Build AI Apps with Python: Vision — AI That Can See Images | Episode 6
Video: Build AI Apps with Python: Vision — AI That Can See Images | Episode 6 by Taught by Celeste AI - AI Coding Coach
Watch full page →Build AI Apps with Python: Vision — AI That Can See Images
In this episode, you'll learn how to send images to an AI model like Claude by converting image files to base64-encoded strings and combining them with text prompts. This approach enables the AI to analyze and describe images, unlocking powerful multi-modal capabilities in your Python applications.
Code
import base64
def encode_image_to_base64(image_path):
"""Read an image file and return its base64-encoded string."""
with open(image_path, "rb") as image_file:
encoded_bytes = base64.b64encode(image_file.read())
return encoded_bytes.decode("utf-8")
def describe_image(image_path, client):
"""
Send an image and a prompt to the AI client to get a detailed description.

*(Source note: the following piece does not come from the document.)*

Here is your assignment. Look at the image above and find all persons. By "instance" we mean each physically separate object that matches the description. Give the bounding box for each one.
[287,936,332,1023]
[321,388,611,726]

The message includes an image block and a text prompt block.
"""
image_data = encode_image_to_base64(image_path)
message = [
{
"type": "image",
"image": {
"type": "base64",
"media_type": "image/png", # adjust if your image is jpg or other format
"data": image_data
}
},
{
"type": "text",
"text": "Describe this image in detail."
}
]
response = client.chat.completions.create(
model="claude-2",
messages=message
)
return response.choices[0].message.content
# Example usage:
# from your_ai_sdk import AIClient
# client = AIClient(api_key="your_api_key")
# description = describe_image("cat.png", client)
# print(description)
Key Points
- Convert images to base64 strings to embed them in text-based API messages.
- Combine image data and text prompts in a single multi-modal message for AI processing.
- The image object requires specifying the type ("base64"), media_type (e.g., "image/png"), and encoded data.
- Encapsulating image description logic in a reusable function simplifies your app code.
- This technique enables AI models to "see" and interpret images alongside text inputs.